Las primeras escenas de Ida me producen un escalofrío de terror que me sube por la médula espinal. Porque Ida, de sopetón, parece una película del tan temido Dreyer, con ese convento, ese silencio, esos ventanales por donde entra la luz tamizada de los Cielos. Y el señor Dreyer, en este blog, es como el sacamantecas, como el hombre del saco. Dreyer es un mal recuerdo de juventud, una asignatura siempre suspensa en la carrera de Cinefilia. Es por eso, porque no sé apreciar a Carl Theodor Dreyer, ni a otros muchos maestros de la pompa y la circunstancia, por los que vago en estos blogs exteriores de la galaxia sin permiso ni diploma, opinando con letra pequeña, casi con vergüenza, expulsado de la crítica respetable que ve una cosa metafísica del "maestro danés" y nota que su espíritu entra en gozo, se exalta, se deshace de la cárcel corporal para entrar en comunión con la obra de arte y la palabra revelada.

    Pero a medida que Ida va desenredándose, mis recelos se vuelven injustificados y tontos. En el convento de Ida - que es una novicia polaca de los años 60 contemporánea de sor Citroën- la Virgen María no se aparece en los reflejos de las vasijas, ni resucitan las monjas enterradas en el huerto. Ni aparece un loco por la puerta anunciando la Segunda Venida de Cristo, que eran esas cosas teológicas con olor a porro que Dreyer metía en sus veneradas y vetustas películas.
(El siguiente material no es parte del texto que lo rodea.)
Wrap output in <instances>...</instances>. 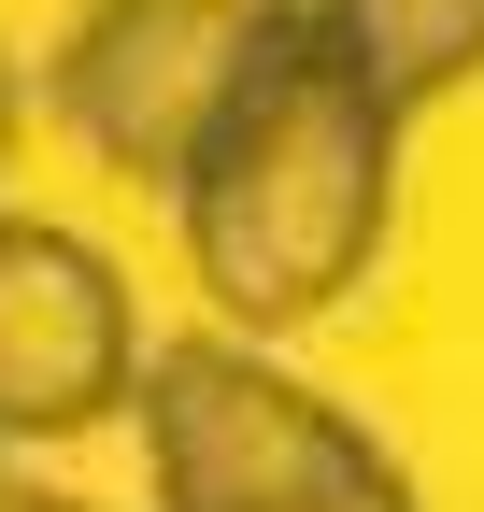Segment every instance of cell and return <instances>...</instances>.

Antes de tomar los votos y enterrarse en vida al servicio de Jesús, Ida dejará el convento para arreglar sus asuntos personales en el mundo de los pecadores, y la película, desangelada y terrenal, transcurrirá en los paisajes urbanos y campestres de la Polonia comunista.
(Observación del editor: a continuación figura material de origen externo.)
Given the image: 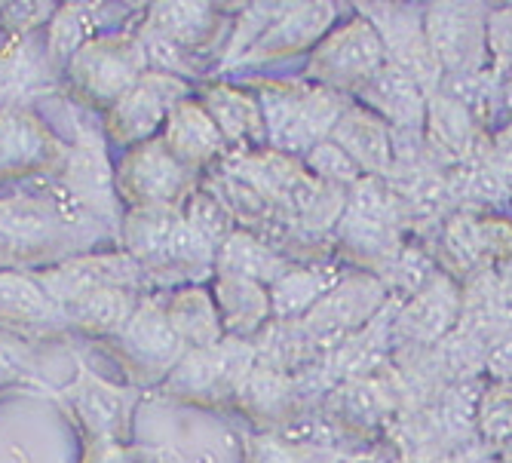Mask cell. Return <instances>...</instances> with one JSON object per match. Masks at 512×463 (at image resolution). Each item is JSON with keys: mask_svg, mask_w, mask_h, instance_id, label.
<instances>
[{"mask_svg": "<svg viewBox=\"0 0 512 463\" xmlns=\"http://www.w3.org/2000/svg\"><path fill=\"white\" fill-rule=\"evenodd\" d=\"M160 142L188 172L203 169L206 163H212L224 151L221 129L215 126L209 111L200 102H194V99H184L169 114Z\"/></svg>", "mask_w": 512, "mask_h": 463, "instance_id": "cell-21", "label": "cell"}, {"mask_svg": "<svg viewBox=\"0 0 512 463\" xmlns=\"http://www.w3.org/2000/svg\"><path fill=\"white\" fill-rule=\"evenodd\" d=\"M329 138L362 169V175L387 178L396 163V132L359 102L347 105Z\"/></svg>", "mask_w": 512, "mask_h": 463, "instance_id": "cell-17", "label": "cell"}, {"mask_svg": "<svg viewBox=\"0 0 512 463\" xmlns=\"http://www.w3.org/2000/svg\"><path fill=\"white\" fill-rule=\"evenodd\" d=\"M344 276L335 267H289L279 280L267 289L270 292V307L273 319L279 322H301L322 295H329Z\"/></svg>", "mask_w": 512, "mask_h": 463, "instance_id": "cell-23", "label": "cell"}, {"mask_svg": "<svg viewBox=\"0 0 512 463\" xmlns=\"http://www.w3.org/2000/svg\"><path fill=\"white\" fill-rule=\"evenodd\" d=\"M488 13L482 4H430L424 31L445 77H479L488 71Z\"/></svg>", "mask_w": 512, "mask_h": 463, "instance_id": "cell-4", "label": "cell"}, {"mask_svg": "<svg viewBox=\"0 0 512 463\" xmlns=\"http://www.w3.org/2000/svg\"><path fill=\"white\" fill-rule=\"evenodd\" d=\"M424 135H427L430 151L451 160L454 166L470 163V160H476V157H482L488 151L485 138L479 132L476 114L463 102L451 99L448 92H442V89L433 92V96H427Z\"/></svg>", "mask_w": 512, "mask_h": 463, "instance_id": "cell-18", "label": "cell"}, {"mask_svg": "<svg viewBox=\"0 0 512 463\" xmlns=\"http://www.w3.org/2000/svg\"><path fill=\"white\" fill-rule=\"evenodd\" d=\"M191 463H221V454H215V451H200V454L191 457Z\"/></svg>", "mask_w": 512, "mask_h": 463, "instance_id": "cell-46", "label": "cell"}, {"mask_svg": "<svg viewBox=\"0 0 512 463\" xmlns=\"http://www.w3.org/2000/svg\"><path fill=\"white\" fill-rule=\"evenodd\" d=\"M476 430L485 445L503 448L512 439V381H488L479 390Z\"/></svg>", "mask_w": 512, "mask_h": 463, "instance_id": "cell-34", "label": "cell"}, {"mask_svg": "<svg viewBox=\"0 0 512 463\" xmlns=\"http://www.w3.org/2000/svg\"><path fill=\"white\" fill-rule=\"evenodd\" d=\"M338 19V10L332 4H301L286 7L273 19V25L249 46V59L270 62L295 56L301 50H316V43L332 31V22Z\"/></svg>", "mask_w": 512, "mask_h": 463, "instance_id": "cell-19", "label": "cell"}, {"mask_svg": "<svg viewBox=\"0 0 512 463\" xmlns=\"http://www.w3.org/2000/svg\"><path fill=\"white\" fill-rule=\"evenodd\" d=\"M22 365H25V350H19L16 341L0 338V384L22 375Z\"/></svg>", "mask_w": 512, "mask_h": 463, "instance_id": "cell-44", "label": "cell"}, {"mask_svg": "<svg viewBox=\"0 0 512 463\" xmlns=\"http://www.w3.org/2000/svg\"><path fill=\"white\" fill-rule=\"evenodd\" d=\"M83 463H142V454L132 451L126 442L114 439H92L86 436V454Z\"/></svg>", "mask_w": 512, "mask_h": 463, "instance_id": "cell-43", "label": "cell"}, {"mask_svg": "<svg viewBox=\"0 0 512 463\" xmlns=\"http://www.w3.org/2000/svg\"><path fill=\"white\" fill-rule=\"evenodd\" d=\"M163 307H166V316L172 322L175 335L184 341L188 350H209L227 338L215 298L200 286L178 289L175 295H169V301Z\"/></svg>", "mask_w": 512, "mask_h": 463, "instance_id": "cell-25", "label": "cell"}, {"mask_svg": "<svg viewBox=\"0 0 512 463\" xmlns=\"http://www.w3.org/2000/svg\"><path fill=\"white\" fill-rule=\"evenodd\" d=\"M356 102L365 105L371 114H378L393 132L399 135H424L427 126V92L417 86L405 71L396 65H384L368 83L356 92Z\"/></svg>", "mask_w": 512, "mask_h": 463, "instance_id": "cell-15", "label": "cell"}, {"mask_svg": "<svg viewBox=\"0 0 512 463\" xmlns=\"http://www.w3.org/2000/svg\"><path fill=\"white\" fill-rule=\"evenodd\" d=\"M252 463H313V457L304 454L301 445H292L276 436H261V439H255Z\"/></svg>", "mask_w": 512, "mask_h": 463, "instance_id": "cell-40", "label": "cell"}, {"mask_svg": "<svg viewBox=\"0 0 512 463\" xmlns=\"http://www.w3.org/2000/svg\"><path fill=\"white\" fill-rule=\"evenodd\" d=\"M62 313V307L46 295L37 276L16 270L0 273V322L4 326H46Z\"/></svg>", "mask_w": 512, "mask_h": 463, "instance_id": "cell-30", "label": "cell"}, {"mask_svg": "<svg viewBox=\"0 0 512 463\" xmlns=\"http://www.w3.org/2000/svg\"><path fill=\"white\" fill-rule=\"evenodd\" d=\"M117 194L138 206H175L194 194V172L184 169L160 138H151L145 145H135L126 151L114 172Z\"/></svg>", "mask_w": 512, "mask_h": 463, "instance_id": "cell-8", "label": "cell"}, {"mask_svg": "<svg viewBox=\"0 0 512 463\" xmlns=\"http://www.w3.org/2000/svg\"><path fill=\"white\" fill-rule=\"evenodd\" d=\"M359 16H365L371 28L378 31L390 65L405 71L427 96L442 89L445 74L430 50V40L424 31V10H414L405 4H365L359 7Z\"/></svg>", "mask_w": 512, "mask_h": 463, "instance_id": "cell-7", "label": "cell"}, {"mask_svg": "<svg viewBox=\"0 0 512 463\" xmlns=\"http://www.w3.org/2000/svg\"><path fill=\"white\" fill-rule=\"evenodd\" d=\"M215 10L206 4H160L148 13V28L154 37L172 46H200L215 31Z\"/></svg>", "mask_w": 512, "mask_h": 463, "instance_id": "cell-31", "label": "cell"}, {"mask_svg": "<svg viewBox=\"0 0 512 463\" xmlns=\"http://www.w3.org/2000/svg\"><path fill=\"white\" fill-rule=\"evenodd\" d=\"M292 267L289 258L279 255L273 246L258 240L252 230H234L215 252V273L224 276H243V280L273 286L279 276Z\"/></svg>", "mask_w": 512, "mask_h": 463, "instance_id": "cell-24", "label": "cell"}, {"mask_svg": "<svg viewBox=\"0 0 512 463\" xmlns=\"http://www.w3.org/2000/svg\"><path fill=\"white\" fill-rule=\"evenodd\" d=\"M138 273V261H132L126 252L123 255H86V258H74L65 261L53 270H43L37 280L46 289L59 307L96 292V289H108V286H123L129 289L135 283Z\"/></svg>", "mask_w": 512, "mask_h": 463, "instance_id": "cell-16", "label": "cell"}, {"mask_svg": "<svg viewBox=\"0 0 512 463\" xmlns=\"http://www.w3.org/2000/svg\"><path fill=\"white\" fill-rule=\"evenodd\" d=\"M191 96V86L175 74H145L126 96L108 111V135L111 142L135 148L154 138L157 129L166 126L169 114Z\"/></svg>", "mask_w": 512, "mask_h": 463, "instance_id": "cell-9", "label": "cell"}, {"mask_svg": "<svg viewBox=\"0 0 512 463\" xmlns=\"http://www.w3.org/2000/svg\"><path fill=\"white\" fill-rule=\"evenodd\" d=\"M89 16L86 7H62L50 19V31H46V56L53 65H68L71 56L89 43Z\"/></svg>", "mask_w": 512, "mask_h": 463, "instance_id": "cell-35", "label": "cell"}, {"mask_svg": "<svg viewBox=\"0 0 512 463\" xmlns=\"http://www.w3.org/2000/svg\"><path fill=\"white\" fill-rule=\"evenodd\" d=\"M65 402L77 414V421L83 424L86 436L126 442L132 408H135L132 390L108 384L99 375H92L89 368H80L77 381L65 390Z\"/></svg>", "mask_w": 512, "mask_h": 463, "instance_id": "cell-14", "label": "cell"}, {"mask_svg": "<svg viewBox=\"0 0 512 463\" xmlns=\"http://www.w3.org/2000/svg\"><path fill=\"white\" fill-rule=\"evenodd\" d=\"M258 365L255 344L224 338L209 350H188L163 381V390L178 399H227L237 396Z\"/></svg>", "mask_w": 512, "mask_h": 463, "instance_id": "cell-6", "label": "cell"}, {"mask_svg": "<svg viewBox=\"0 0 512 463\" xmlns=\"http://www.w3.org/2000/svg\"><path fill=\"white\" fill-rule=\"evenodd\" d=\"M200 105L209 111V117L221 129L224 145L227 142H234V145L258 142V138H264V142H267L261 105H258V99L249 96V92H240V89L224 86V83L206 86L203 96H200Z\"/></svg>", "mask_w": 512, "mask_h": 463, "instance_id": "cell-28", "label": "cell"}, {"mask_svg": "<svg viewBox=\"0 0 512 463\" xmlns=\"http://www.w3.org/2000/svg\"><path fill=\"white\" fill-rule=\"evenodd\" d=\"M482 372L488 381H512V332H503L488 344Z\"/></svg>", "mask_w": 512, "mask_h": 463, "instance_id": "cell-42", "label": "cell"}, {"mask_svg": "<svg viewBox=\"0 0 512 463\" xmlns=\"http://www.w3.org/2000/svg\"><path fill=\"white\" fill-rule=\"evenodd\" d=\"M344 405H347L350 421L356 424H375L393 408L387 390L371 378H353L344 387Z\"/></svg>", "mask_w": 512, "mask_h": 463, "instance_id": "cell-38", "label": "cell"}, {"mask_svg": "<svg viewBox=\"0 0 512 463\" xmlns=\"http://www.w3.org/2000/svg\"><path fill=\"white\" fill-rule=\"evenodd\" d=\"M301 163L307 166V172H310L316 181L329 184V188H341V191L356 188V184L365 178L362 169H359V166L332 142V138H325V142H319Z\"/></svg>", "mask_w": 512, "mask_h": 463, "instance_id": "cell-36", "label": "cell"}, {"mask_svg": "<svg viewBox=\"0 0 512 463\" xmlns=\"http://www.w3.org/2000/svg\"><path fill=\"white\" fill-rule=\"evenodd\" d=\"M53 7H40V4H13L7 10H0V22H4L7 34H28L37 25L53 19Z\"/></svg>", "mask_w": 512, "mask_h": 463, "instance_id": "cell-41", "label": "cell"}, {"mask_svg": "<svg viewBox=\"0 0 512 463\" xmlns=\"http://www.w3.org/2000/svg\"><path fill=\"white\" fill-rule=\"evenodd\" d=\"M135 307L138 304H135L132 289L108 286V289H96V292L65 304L62 313L74 329H80L92 338H114L132 319Z\"/></svg>", "mask_w": 512, "mask_h": 463, "instance_id": "cell-29", "label": "cell"}, {"mask_svg": "<svg viewBox=\"0 0 512 463\" xmlns=\"http://www.w3.org/2000/svg\"><path fill=\"white\" fill-rule=\"evenodd\" d=\"M181 209L175 206H138L123 221V249L132 261L157 267L181 224Z\"/></svg>", "mask_w": 512, "mask_h": 463, "instance_id": "cell-27", "label": "cell"}, {"mask_svg": "<svg viewBox=\"0 0 512 463\" xmlns=\"http://www.w3.org/2000/svg\"><path fill=\"white\" fill-rule=\"evenodd\" d=\"M500 451H503V463H512V439H509Z\"/></svg>", "mask_w": 512, "mask_h": 463, "instance_id": "cell-47", "label": "cell"}, {"mask_svg": "<svg viewBox=\"0 0 512 463\" xmlns=\"http://www.w3.org/2000/svg\"><path fill=\"white\" fill-rule=\"evenodd\" d=\"M221 326L227 338H258L273 319L270 292L261 283L243 280V276H224L215 273V289H212Z\"/></svg>", "mask_w": 512, "mask_h": 463, "instance_id": "cell-22", "label": "cell"}, {"mask_svg": "<svg viewBox=\"0 0 512 463\" xmlns=\"http://www.w3.org/2000/svg\"><path fill=\"white\" fill-rule=\"evenodd\" d=\"M497 316L503 329L512 332V273L497 276Z\"/></svg>", "mask_w": 512, "mask_h": 463, "instance_id": "cell-45", "label": "cell"}, {"mask_svg": "<svg viewBox=\"0 0 512 463\" xmlns=\"http://www.w3.org/2000/svg\"><path fill=\"white\" fill-rule=\"evenodd\" d=\"M237 399L252 418L283 421V414L292 408V378L283 372H273V368L255 365Z\"/></svg>", "mask_w": 512, "mask_h": 463, "instance_id": "cell-32", "label": "cell"}, {"mask_svg": "<svg viewBox=\"0 0 512 463\" xmlns=\"http://www.w3.org/2000/svg\"><path fill=\"white\" fill-rule=\"evenodd\" d=\"M460 310L463 289L451 276L436 273L421 292L408 295V301L396 313L393 341L408 347H436L460 326Z\"/></svg>", "mask_w": 512, "mask_h": 463, "instance_id": "cell-12", "label": "cell"}, {"mask_svg": "<svg viewBox=\"0 0 512 463\" xmlns=\"http://www.w3.org/2000/svg\"><path fill=\"white\" fill-rule=\"evenodd\" d=\"M184 221H188L197 234L203 237V240H209L215 249L234 234V215H230V209L218 200V197H212V194H203V191H194L191 197H188V203H184Z\"/></svg>", "mask_w": 512, "mask_h": 463, "instance_id": "cell-37", "label": "cell"}, {"mask_svg": "<svg viewBox=\"0 0 512 463\" xmlns=\"http://www.w3.org/2000/svg\"><path fill=\"white\" fill-rule=\"evenodd\" d=\"M267 145L286 157H307L332 135L350 99L319 83H267L258 96Z\"/></svg>", "mask_w": 512, "mask_h": 463, "instance_id": "cell-1", "label": "cell"}, {"mask_svg": "<svg viewBox=\"0 0 512 463\" xmlns=\"http://www.w3.org/2000/svg\"><path fill=\"white\" fill-rule=\"evenodd\" d=\"M445 246L460 267L485 273L488 264L512 255V221L460 212L445 227Z\"/></svg>", "mask_w": 512, "mask_h": 463, "instance_id": "cell-20", "label": "cell"}, {"mask_svg": "<svg viewBox=\"0 0 512 463\" xmlns=\"http://www.w3.org/2000/svg\"><path fill=\"white\" fill-rule=\"evenodd\" d=\"M387 304V283L375 273H350L301 319L304 335L322 347L338 350L359 335Z\"/></svg>", "mask_w": 512, "mask_h": 463, "instance_id": "cell-5", "label": "cell"}, {"mask_svg": "<svg viewBox=\"0 0 512 463\" xmlns=\"http://www.w3.org/2000/svg\"><path fill=\"white\" fill-rule=\"evenodd\" d=\"M384 65H387V53L381 46L378 31L371 28L365 16L356 13L353 19H347L341 28H332L316 43V50L310 53L307 74L319 86H329V89L344 92V96H353V92L375 77Z\"/></svg>", "mask_w": 512, "mask_h": 463, "instance_id": "cell-3", "label": "cell"}, {"mask_svg": "<svg viewBox=\"0 0 512 463\" xmlns=\"http://www.w3.org/2000/svg\"><path fill=\"white\" fill-rule=\"evenodd\" d=\"M399 224L396 218H384V215H368V212H356V209H344L335 234L338 243L362 261L371 264H393L402 252L399 243Z\"/></svg>", "mask_w": 512, "mask_h": 463, "instance_id": "cell-26", "label": "cell"}, {"mask_svg": "<svg viewBox=\"0 0 512 463\" xmlns=\"http://www.w3.org/2000/svg\"><path fill=\"white\" fill-rule=\"evenodd\" d=\"M68 151L31 111L7 105L0 111V178L43 175L65 166Z\"/></svg>", "mask_w": 512, "mask_h": 463, "instance_id": "cell-13", "label": "cell"}, {"mask_svg": "<svg viewBox=\"0 0 512 463\" xmlns=\"http://www.w3.org/2000/svg\"><path fill=\"white\" fill-rule=\"evenodd\" d=\"M145 46L132 37H92L68 62L71 83L96 108H114L145 77Z\"/></svg>", "mask_w": 512, "mask_h": 463, "instance_id": "cell-2", "label": "cell"}, {"mask_svg": "<svg viewBox=\"0 0 512 463\" xmlns=\"http://www.w3.org/2000/svg\"><path fill=\"white\" fill-rule=\"evenodd\" d=\"M71 221L37 197L0 200V261H40L65 246Z\"/></svg>", "mask_w": 512, "mask_h": 463, "instance_id": "cell-10", "label": "cell"}, {"mask_svg": "<svg viewBox=\"0 0 512 463\" xmlns=\"http://www.w3.org/2000/svg\"><path fill=\"white\" fill-rule=\"evenodd\" d=\"M111 344L117 347L129 372L145 381L166 378L178 365V359L188 353V347L172 329L166 307L157 301L138 304L132 319L126 322L120 335L111 338Z\"/></svg>", "mask_w": 512, "mask_h": 463, "instance_id": "cell-11", "label": "cell"}, {"mask_svg": "<svg viewBox=\"0 0 512 463\" xmlns=\"http://www.w3.org/2000/svg\"><path fill=\"white\" fill-rule=\"evenodd\" d=\"M488 74L512 77V7H491L488 13Z\"/></svg>", "mask_w": 512, "mask_h": 463, "instance_id": "cell-39", "label": "cell"}, {"mask_svg": "<svg viewBox=\"0 0 512 463\" xmlns=\"http://www.w3.org/2000/svg\"><path fill=\"white\" fill-rule=\"evenodd\" d=\"M43 74V59L28 34L0 37V92L19 96Z\"/></svg>", "mask_w": 512, "mask_h": 463, "instance_id": "cell-33", "label": "cell"}]
</instances>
    Allí, en el mundo exterior que ella casi nunca ha pisado, Ida descubrirá que sus orígenes familiares no son cristianos, sino judíos, y que sus padres, a quienes no conoció de pequeña, fueron víctimas de la violencia nazi y de la codicia catastral. Acompañada de su tía, Wanda la roja, que bebe cien vodkas al día para llenar el vacío de su alma, Ida buscará la tumba de sus padres mientras se busca a sí misma por los paisajes nocturnos del pecado. 

Ida ha salido del convento con la resolución firme de no fornicar; de jurar voto de castidad sin saber realmente a qué placer prohibido está renunciando. Pero una noche, en el garito del hotel, fuera ya de programa, el saxofonista guapetón -que es la tentación enviada por el Maligno- se pondrá a tocar Naima entre las mesas vacías y el humo de los cigarrillos, y en esa atmósfera donde flotan las notas de John Coltrane y las feromonas del sexo presentido, Ida, antes de casarse con Jesús, decide regalarse una despedida de soltera a su modo particular.